By Tim Fraser
Author’s Note: Up until this point in the series we have covered a lot of theory and a thoughtful characterization of monitoring. If you are starting to feel like we need to get on with it, you are not alone. If you’ve decided to skip to this point in the series, ignoring the preceding background, I encourage you to stop and go back and read what was previously laid out as this foundation is helpful in understanding why the following decisions are made.
We’ve come to the point in this monitoring series where we can begin to reap the rewards. Thus far I’ve discussed a methodical approach to monitoring, defining a set of principles to guide the instantiation of data gathering. I’ve discussed the different dimensions of data gathering and how to collect the necessary data. Next, let’s discuss how to consume the collected data.

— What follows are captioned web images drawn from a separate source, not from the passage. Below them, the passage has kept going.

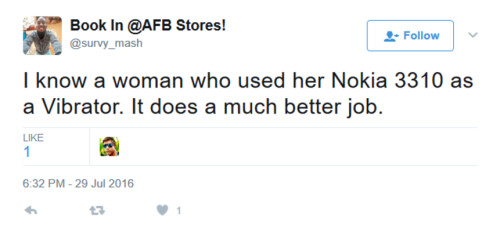 The Nokia 3310 and other feature phones help women relieve sexual tension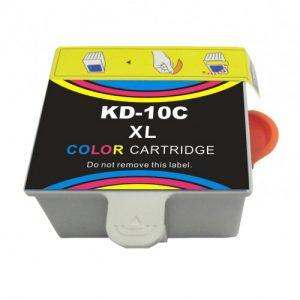 Compatible Kodak 10CL XL Colour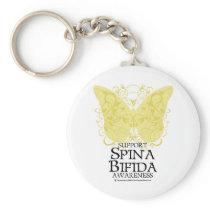 Spina Bifida Butterfly Keychain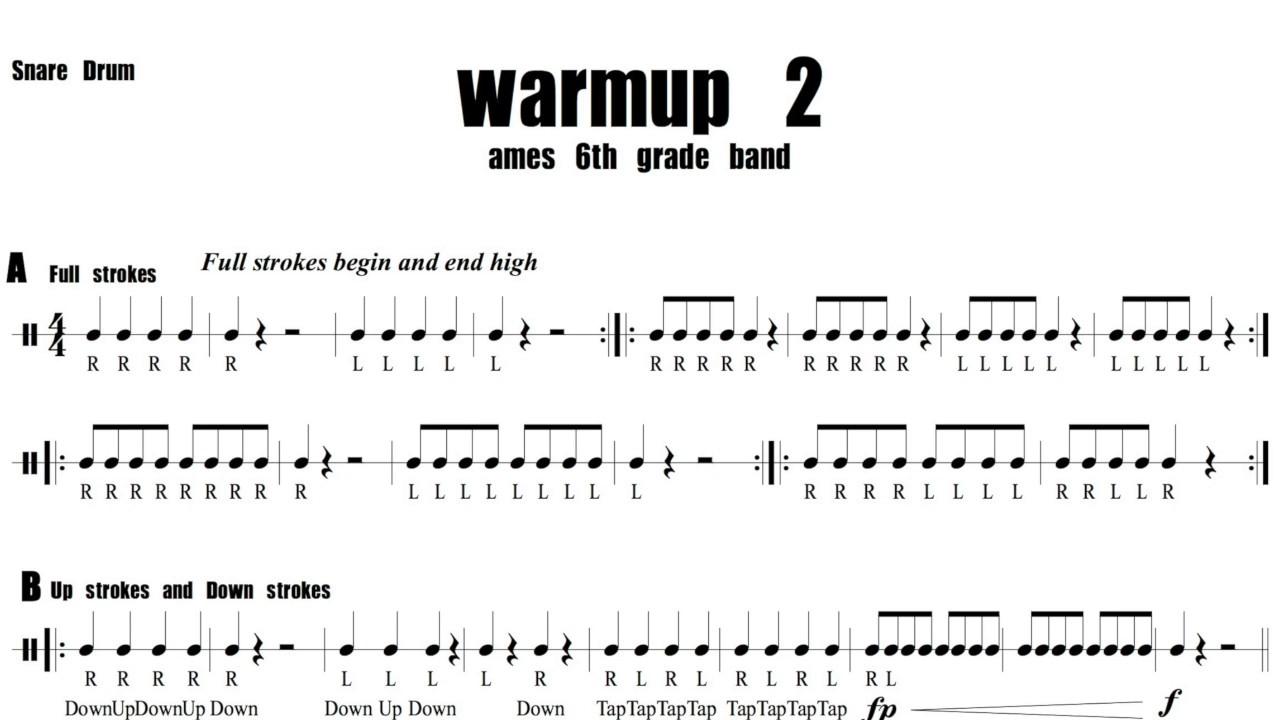 Snare Drum Warm Ups : marching snare drum warm ups ~ Russianpoet.info Haus und Dekorationen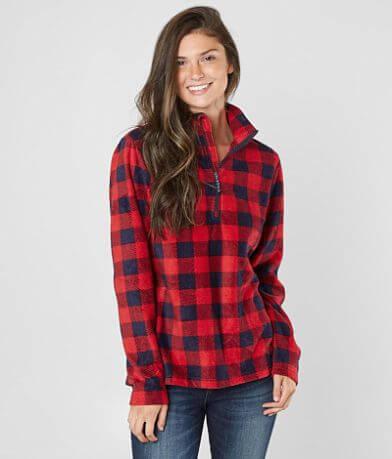 Avalanche® Fairmont Fleece Jacket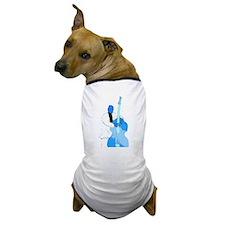 Upright bass blue n white player Dog T-Shirt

The intentions of any monitoring solution are not one of “pretty graphs” or “fascinating numbers”, they are to produce something tangible and in many cases something actionable. Perhaps you’d like to spot early indicators of failure. Maybe you desire the need to understand better how your application is being utilized by your users. Maybe both. Regardless, you will almost certainly desire output which shows you how your systems are behaving.
Human beings are exceptionally good at spotting patterns. This intuition (perhaps a survival strategy) allows us to take a seemingly random experience and apply our past knowledge so that we may predict an outcome through profiling. In addition to profiling, we can also see a periodicity or trend, using this to proactively predict what the outcome will follow the same trend. Some would say this is what holds us, humans, back to new experiences, but I digress.
The outputs from monitoring are the reward if you will. It is why we put all this effort into collecting the data in the first place. Let’s see how we can make use of the monitoring data collected.
Discovery
Rarely is monitoring a system possible with an out-of-the-box solution. I’m always skeptical of solutions that say they have built-in templates for every system and every product. While a packaged product is designed to behave in a predictable way (the way it was designed and built to run), the usage patterns will be different from implementation to implementation.
For this reason, every monitoring solution needs to have a mechanism for performing the discovery of the monitoring data. Sometimes referred to as data mining (I may be showing my age a bit), or sometimes referred to as ad-hoc querying, a discovery mechanism allows the consumer of the data to explore.
The field of data science has a lot to add here about the methodology of data exploration. I won’t go into the specifics of data science, but there is always a need to explore data in an iterative and multi-dimensional manner. Sometimes you are required to look for that needle in the haystack. Regardless, you will likely have a need to figure out a pattern at some point.
Discovery can be in the form of extractions that you play within another tool such as a spreadsheet, perhaps an RDBMS that you can query, perhaps a more modern approach using those data science techniques such as MapReduce jobs that produce various outputs. No matter the solution, providing a centralized (or seemingly centralized) solution allows for full data exploration.
The approach is one that cannot be predicted and requires access to all data in a dynamic manner. Look for solutions, or more likely a set of solutions, that allow you to explore data outside of pre-conceived mechanisms for data presentation. You’re going to need to explore at some point.
Reporting
Reporting, while defined by most dictionaries as a mechanism for displaying data (creative license applied), is likely something that allows the measurement of a set of data across some periodicity. Wow, that’s a mouthful! [Editor: that’s not an easy sentence to parse]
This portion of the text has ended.